A Cosmic Game Board, An Indian Soul, When India’s visionary architect Bijoy Jain stepped into Paris’s Centre Pompidou courtyard, he didn’t merely design a runway he reimagined the city’s piazza as a sprawling, elemental mandala inspired by the ancient Indian game Snakes and Ladders, known historically as Moksha Patam.
At 2,700 m², this human-scale board wasn’t just decor it was philosophy underfoot. Five luminous serpents in turquoise, green, amber, and clay‐red twist across earthen boards, carved in wood and coated in raw clay pigments, acting as living veins of chance, fall, elevation, and redemption. For Jain, the snakes represent pitfalls, the ladders promise ascent together forming a cosmic diagram, guiding steps, decisions, fortunes.
Architect’s Artistic Alchemy
Jain’s Studio Mumbai is famed for minimalist, tactile work rooted in Indian craftsmanship and elemental materials. Here’s how he transformed philosophy into spectacle:
- Material Truth: Wood, lime, clay pigment no glitter, no artifice just honest earthiness beneath city lights.
- Hand‑drawn Details: Five serpents crafted from lime and gesso with raw pigments each stroke deliberate, each snake a visual narrative .
- Cosmic Mandala Layout: The board is a game but also a mandala, a spiritual portal and walking across it becomes a human. ritual.
- Collaborative Spirit: Collaborated intimately with Pharrell Williams ensuring the set was both stage and story, space and spirit.

Pharrell’s Perspective: A Game of Life
Pharrell praised Jain’s artistry, calling the board a “living game” more than a versatile stage, it was a spiritual ecosystem pulsating with life, energy, and narrative intent. A fitting homage to India not a theme, but the creative engine, shaping music, motifs, and movement.
The music? A Punjabi‑Indian hybrid track designed with A.R. Rahman, echoing the serpent’s coils in rhythm. The trunks and accessories featured pan‑Asian motifs elephants, palm trees, crystal encrusted secrets that whispered of Mumbai bazaars and Jaipur courts.
India Takes Center Stage on the Global Runway
This was more than a set it was a full‑throated celebration of Indian talent and narrative. Bijoy Jain joins the pantheon of international architects for Vuitton think Gehry, Zaha Hadid confirming that Indian engineering and aesthetics can shape global fashion’s most daring moments.

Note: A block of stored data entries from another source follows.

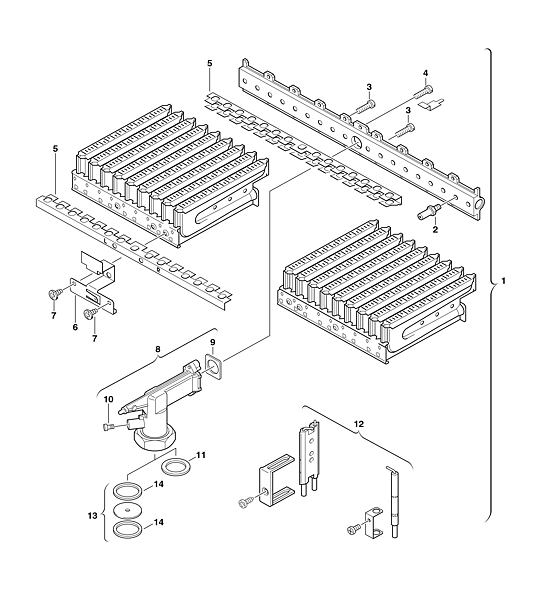 5
4
3
3
5
2
1
7
6
7
8
9
10
12
11
14
13
14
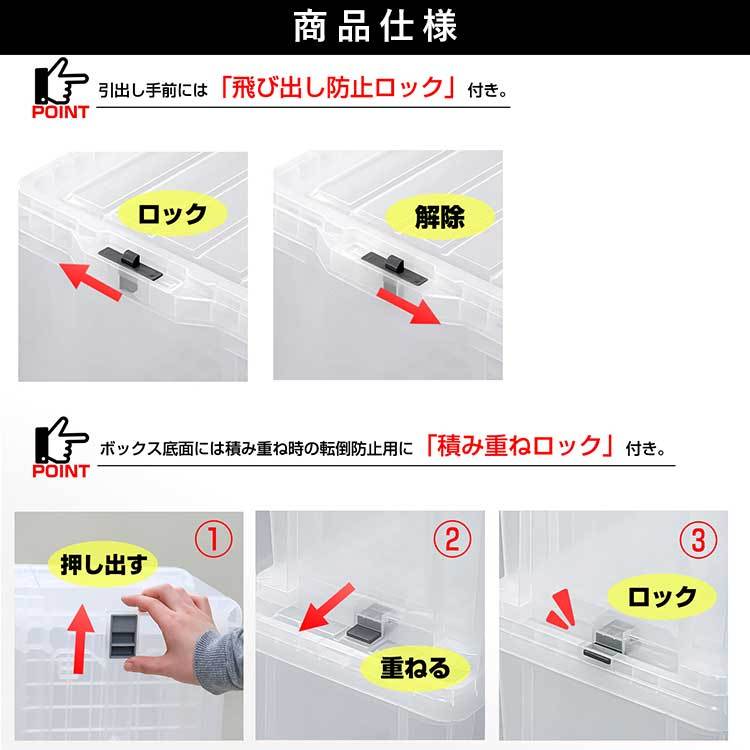 商品仕様

POINT
引出し手前には「飛び出し防止ロック」付き。

ロック

解除

POINT
ボックス底面には積み重ね時の転倒防止用に「積み重ねロック」付き。

①
押し出す

②
重ねる

③
ロック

Designers, creatives, and diasporic audiences alike are cheering this wasn’t tokenism it was authentic storytelling. As Vogue Arabia puts it, this was travel as philosophy, a rooted yet fluid dialogue between place and possibility
Why It Matters: Art, Identity, Impact
This isn’t just show business it’s cultural architecture:
- Storytelling Through Space: Drawing guests into a journey, not just a show models, spectators, VIPs stepped onto the board and into India’s narrative.

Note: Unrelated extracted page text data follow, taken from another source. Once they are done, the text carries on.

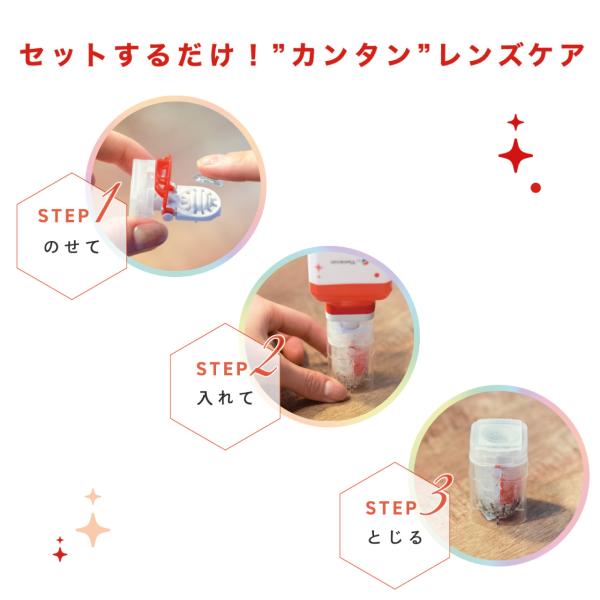 セットするだけ！”カンタン”レンズケア

STEP 1
のせて

STEP 2
入れて

STEP 3
とじる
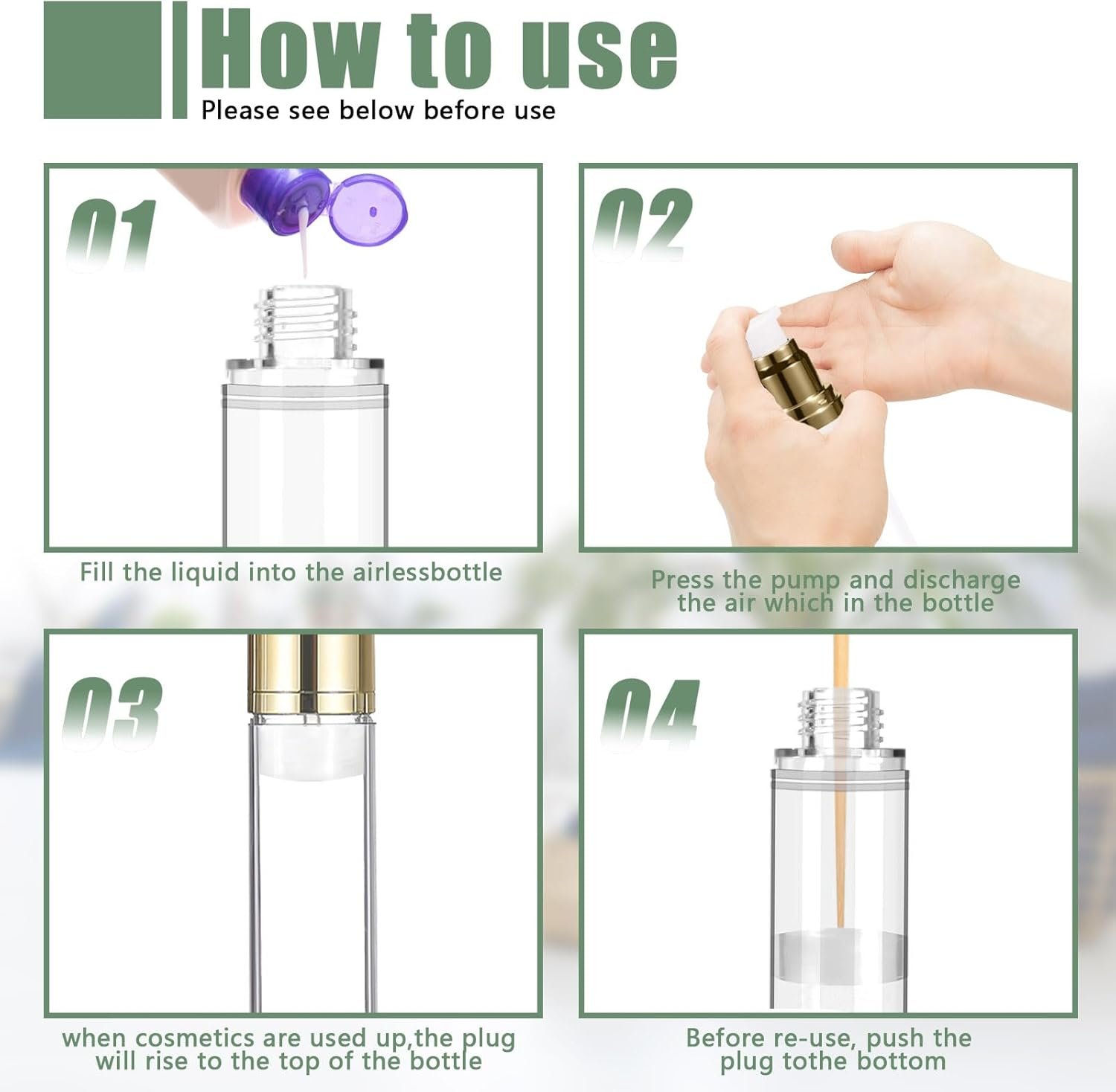 How to use
Please see below before use

01

Fill the liquid into the airlessbottle

02

Press the pump and discharge the air which in the bottle

03

when cosmetics are used up,the plug will rise to the top of the bottle

04

Before re-use, push the plug tothe bottom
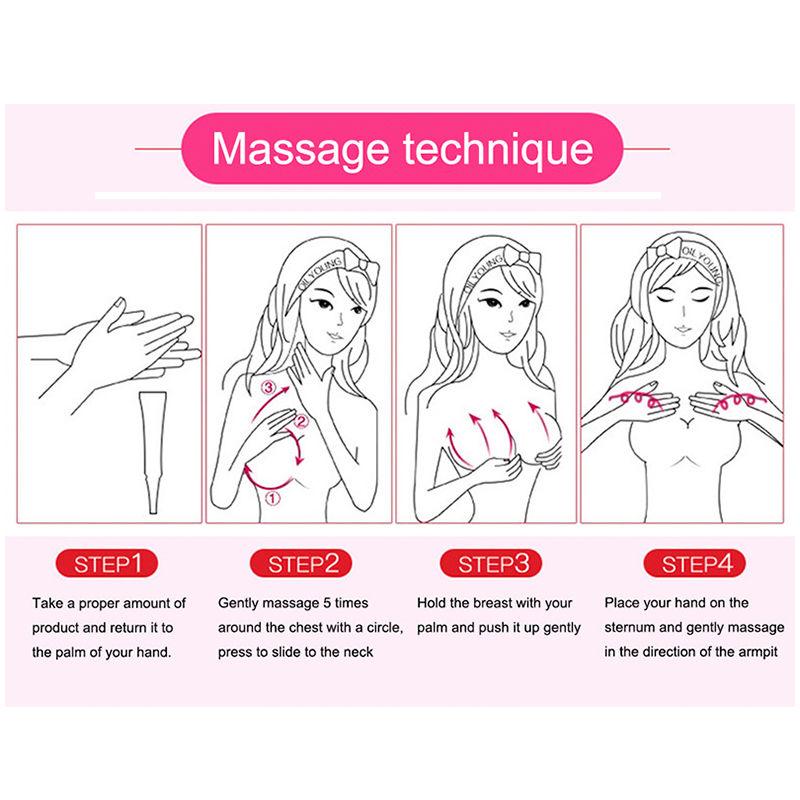 Massage technique

OIL YOUNG

③
②
①

OIL YOUNG

OIL YOUNG

STEP1

Take a proper amount of product and return it to the palm of your hand.

STEP2

Gently massage 5 times around the chest with a circle, press to slide to the neck

STEP3

Hold the breast with your palm and push it up gently

STEP4

Place your hand on the sternum and gently massage in the direction of the armpit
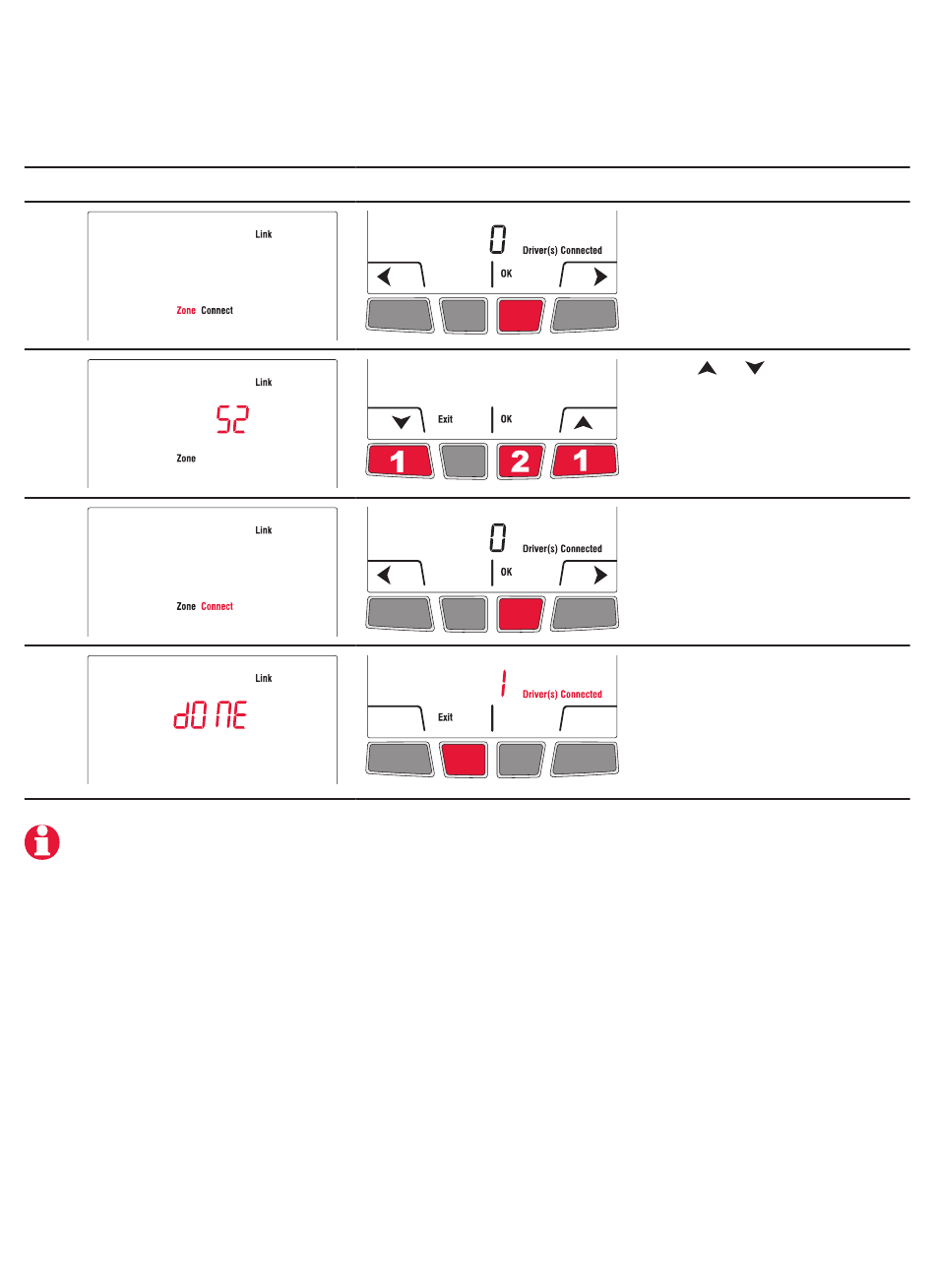 Link

Zone Connect

0 Driver(s) Connected

OK

Link

52

Zone

Exit

OK

1

2

1

Link

Zone Connect

0 Driver(s) Connected

OK

Link

dONE

1 Driver(s) Connected

Exit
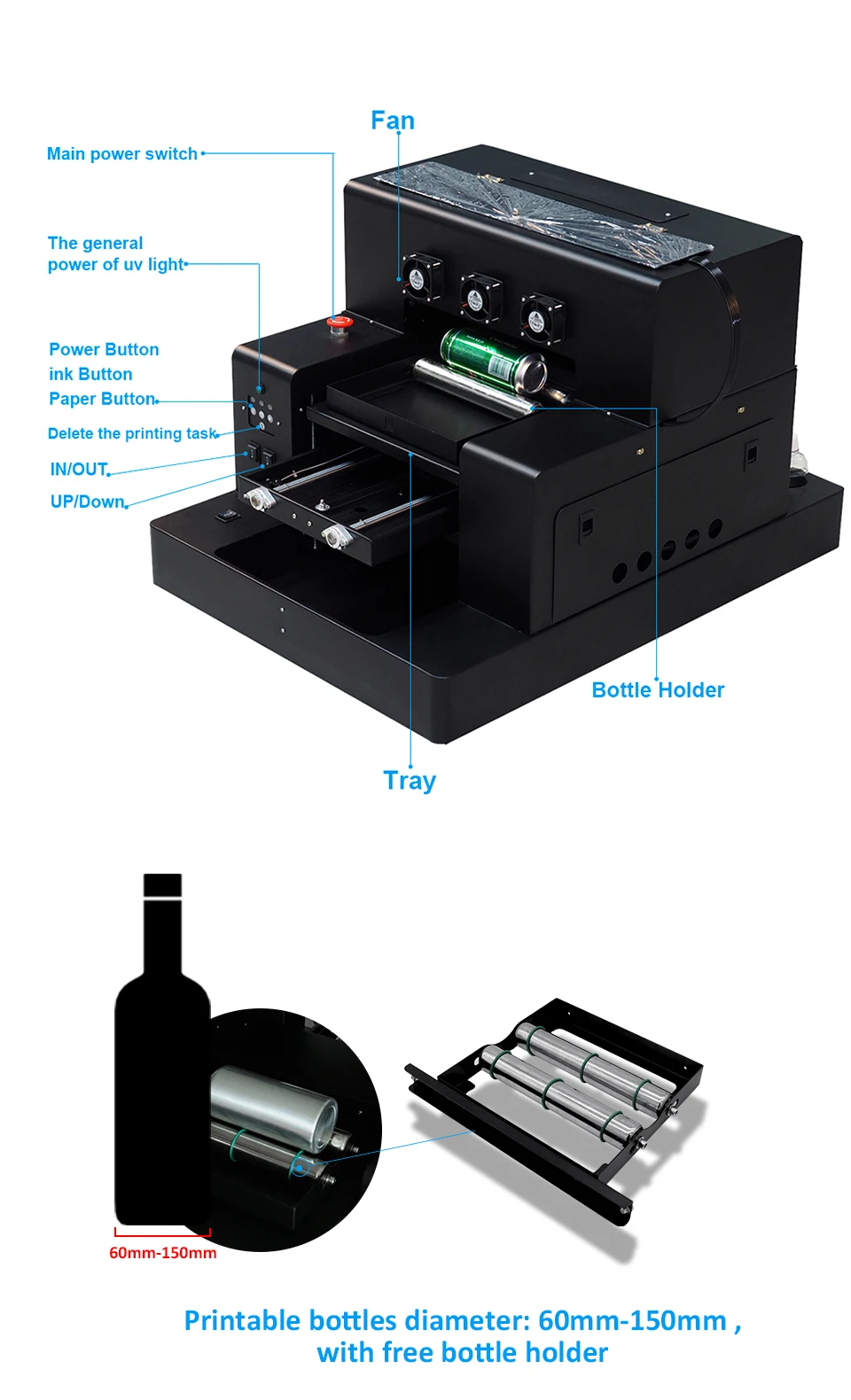 Fan

Main power switch

The general power of uv light

Power Button
ink Button
Paper Button

Delete the printing task

IN/OUT

UP/Down

Bottle Holder

Tray

60mm-150mm

Printable bottles diameter: 60mm-150mm ,
with free bottle holder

- Creative Fusion: Architecture, music, fashion, craft melded into a 360‑degree sensory canvas.
- Soft‑Power & Representation: Indian architects and artisans are redefining luxury world’s aesthetics and telling global audiences that our stories matter.
What’s Next: India’s Global Ascent
As Jain’s serpentine stage dazzles under Pompidou lights, this moment reframes India on the world’s creative map. It isn’t a one‑off; it’s a statement: India’s design DNA ancient, spiritual, skilled is ready for its spotlight.
What Bijoy Jain built at Vuitton wasn’t a runway it was a philosophical playing field, where art, chance, ascent, and culture converge. It showed the world that Indian talent doesn’t just contribute it leads. After all, the ladder up truths begins with stepping off the board and owning your story.